82Section 37(2)(c) states that an insurer is able to discontinue IRB payments when in receipt of a s. 44 examination report and has determined that the applicant is not entitled to the benefit. Additionally, s. 37(6) states that within 10 business days after receiving the report of a s. 44 examination the insurer shall provide the insured person with a notice of determination. The section 44 reports were received by the applicant on February 16, 2023, and the notice was sent on March 3, 2023, which is the 10th business day, and provides the benefit the insurer refuses to pay, provides clear medical and other reasons for the insurer’s decision, and the date the benefit will be stopped.
83The applicant also appears to argue that she is entitled to the IRB because of her psychological symptoms. She does not, however, address the relevant test for entitlement to an IRB under s. 5 or s. 6 of the Schedule in her submission.
84Therefore, I find on a balance of probabilities that the applicant is not entitled to IRB in the amount of $400.00 from February 16, 2023, to ongoing.
Interest
85Interest applies on the payment of any overdue benefits pursuant to s. 51 of the Schedule.
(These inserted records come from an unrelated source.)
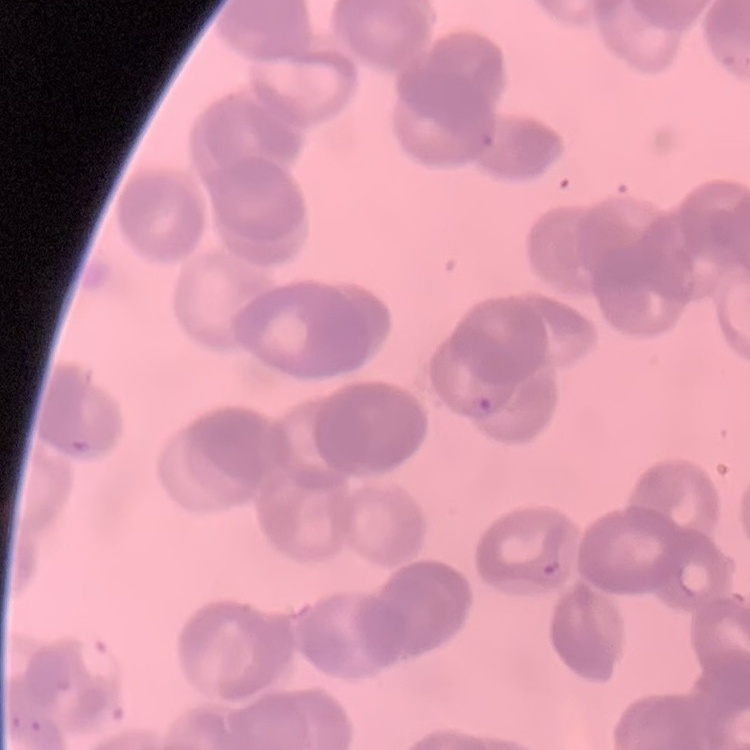

Summary:
  - Erythrocyte morphology: rouleaux formation
  - Stain: Field's or Giemsa
  - Preparation: thin blood film
  - Image type: one tile cut from a larger photomicrograph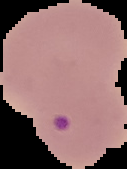
image size = 127×169 pixels
malaria status = parasitized
preparation = thin blood smear
image type = segmented cell region on a black background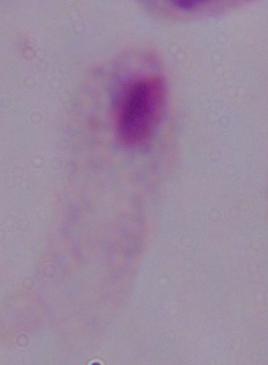
Micrograph. 1000x magnification. A trichomonad is seen.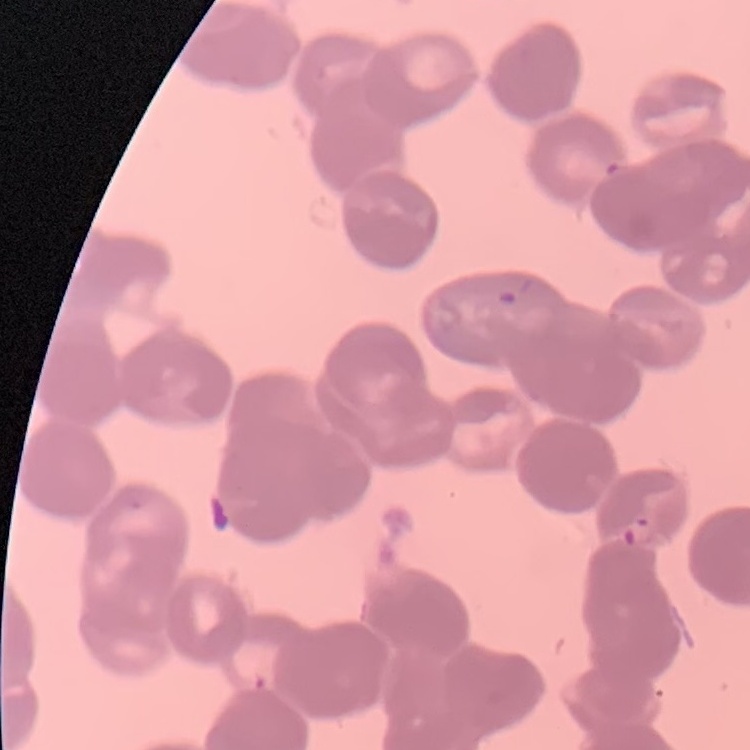

{
  "red_blood_cell_morphology": "rouleaux formation",
  "image_type": "square crop of a larger photomicrograph",
  "preparation": "thin blood film",
  "stain": "Field's or Giemsa"
}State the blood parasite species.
As no benefit payments are overdue, no interest is owing.
Award
86The applicant sought an award under s. 10 of Reg. 664. Under s. 10, the Tribunal may grant an award of up to 50 per cent of the total benefits payable if it finds that an insurer unreasonably withheld or delayed the payment of benefits. As no benefit payments were unreasonably withheld or delayed, no award is owing.
ORDER
87I find that:
i. The applicant remains in MIG.
ii. The treatment plans at issue are not payable pursuant to s. 38.
iii. The applicant has not proven on a balance of probabilities that she is entitled to IRB from February 16, 2023, to ongoing.
iv. No interest is owing, and the respondent is not liable to pay an award.